The exercise:
Copy every one of the records below word for word, leaving nothing out.

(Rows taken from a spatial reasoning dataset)
━━━━

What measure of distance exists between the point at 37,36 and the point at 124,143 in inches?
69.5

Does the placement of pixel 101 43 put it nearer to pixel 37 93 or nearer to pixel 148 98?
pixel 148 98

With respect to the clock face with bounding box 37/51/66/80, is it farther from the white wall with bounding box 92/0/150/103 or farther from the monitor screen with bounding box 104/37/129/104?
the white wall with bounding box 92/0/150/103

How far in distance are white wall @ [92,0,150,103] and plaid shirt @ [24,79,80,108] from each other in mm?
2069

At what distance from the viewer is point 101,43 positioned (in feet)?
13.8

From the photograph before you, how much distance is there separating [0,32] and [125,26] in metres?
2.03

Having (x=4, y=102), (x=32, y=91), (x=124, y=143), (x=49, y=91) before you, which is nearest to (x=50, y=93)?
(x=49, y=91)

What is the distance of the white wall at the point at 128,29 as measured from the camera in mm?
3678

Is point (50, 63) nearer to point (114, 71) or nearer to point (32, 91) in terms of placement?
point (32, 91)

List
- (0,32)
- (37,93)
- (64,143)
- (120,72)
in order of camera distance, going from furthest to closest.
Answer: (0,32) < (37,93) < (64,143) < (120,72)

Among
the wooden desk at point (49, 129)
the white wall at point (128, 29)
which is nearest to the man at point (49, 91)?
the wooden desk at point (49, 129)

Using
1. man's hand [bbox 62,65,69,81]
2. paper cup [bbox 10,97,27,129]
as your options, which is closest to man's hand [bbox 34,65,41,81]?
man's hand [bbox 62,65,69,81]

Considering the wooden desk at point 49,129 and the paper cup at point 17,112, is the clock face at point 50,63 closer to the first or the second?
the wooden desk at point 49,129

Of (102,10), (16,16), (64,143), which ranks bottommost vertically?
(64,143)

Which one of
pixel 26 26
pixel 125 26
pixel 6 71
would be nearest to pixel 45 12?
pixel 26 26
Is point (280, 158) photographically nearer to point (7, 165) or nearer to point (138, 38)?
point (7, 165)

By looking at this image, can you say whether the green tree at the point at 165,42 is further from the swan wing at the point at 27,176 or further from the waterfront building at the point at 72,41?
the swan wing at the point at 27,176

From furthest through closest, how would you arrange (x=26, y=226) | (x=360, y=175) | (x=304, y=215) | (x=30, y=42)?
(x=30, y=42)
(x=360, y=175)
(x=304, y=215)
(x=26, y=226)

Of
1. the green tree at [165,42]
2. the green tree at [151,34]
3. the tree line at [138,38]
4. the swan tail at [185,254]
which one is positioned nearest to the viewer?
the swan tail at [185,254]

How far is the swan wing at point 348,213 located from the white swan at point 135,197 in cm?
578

━━━━

Result:
What measure of distance exists between the point at 37,36 and the point at 124,143 in inches?
69.5

Does the placement of pixel 101 43 put it nearer to pixel 37 93 or nearer to pixel 148 98?
pixel 148 98

With respect to the clock face with bounding box 37/51/66/80, is it farther from the white wall with bounding box 92/0/150/103 or farther from the monitor screen with bounding box 104/37/129/104?
the white wall with bounding box 92/0/150/103

How far in distance are white wall @ [92,0,150,103] and plaid shirt @ [24,79,80,108] from each other in mm?
2069

At what distance from the viewer is point 101,43 positioned (in feet)?
13.8

From the photograph before you, how much distance is there separating [0,32] and [125,26] in metres?
2.03

Having (x=4, y=102), (x=32, y=91), (x=124, y=143), (x=49, y=91) before you, which is nearest to (x=50, y=93)?
(x=49, y=91)

What is the distance of the white wall at the point at 128,29 as measured from the camera in mm?
3678

Is point (50, 63) nearer to point (114, 71) or nearer to point (32, 91) in terms of placement?
point (32, 91)

List
- (0,32)
- (37,93)
- (64,143)
- (120,72)
in order of camera distance, going from furthest to closest.
Answer: (0,32) < (37,93) < (64,143) < (120,72)

Among
the wooden desk at point (49, 129)
the white wall at point (128, 29)
which is nearest to the man at point (49, 91)?
the wooden desk at point (49, 129)

Using
1. man's hand [bbox 62,65,69,81]
2. paper cup [bbox 10,97,27,129]
as your options, which is closest to man's hand [bbox 34,65,41,81]?
man's hand [bbox 62,65,69,81]

Considering the wooden desk at point 49,129 and the paper cup at point 17,112, is the clock face at point 50,63 closer to the first or the second?
the wooden desk at point 49,129

Of (102,10), (16,16), (64,143), which ranks bottommost vertically?
(64,143)

Which one of
pixel 26 26
pixel 125 26
pixel 6 71
would be nearest to pixel 45 12?
pixel 26 26
Is point (280, 158) photographically nearer to point (7, 165) or nearer to point (138, 38)?
point (7, 165)

By looking at this image, can you say whether the green tree at the point at 165,42 is further from the swan wing at the point at 27,176 or further from the waterfront building at the point at 72,41?
the swan wing at the point at 27,176

From furthest through closest, how would you arrange (x=26, y=226) | (x=360, y=175) | (x=304, y=215) | (x=30, y=42)?
(x=30, y=42)
(x=360, y=175)
(x=304, y=215)
(x=26, y=226)

Of
1. the green tree at [165,42]
2. the green tree at [151,34]
3. the tree line at [138,38]
4. the swan tail at [185,254]
which one is positioned nearest to the viewer?
the swan tail at [185,254]

How far is the swan wing at point 348,213 located from the white swan at point 135,197 in cm?
578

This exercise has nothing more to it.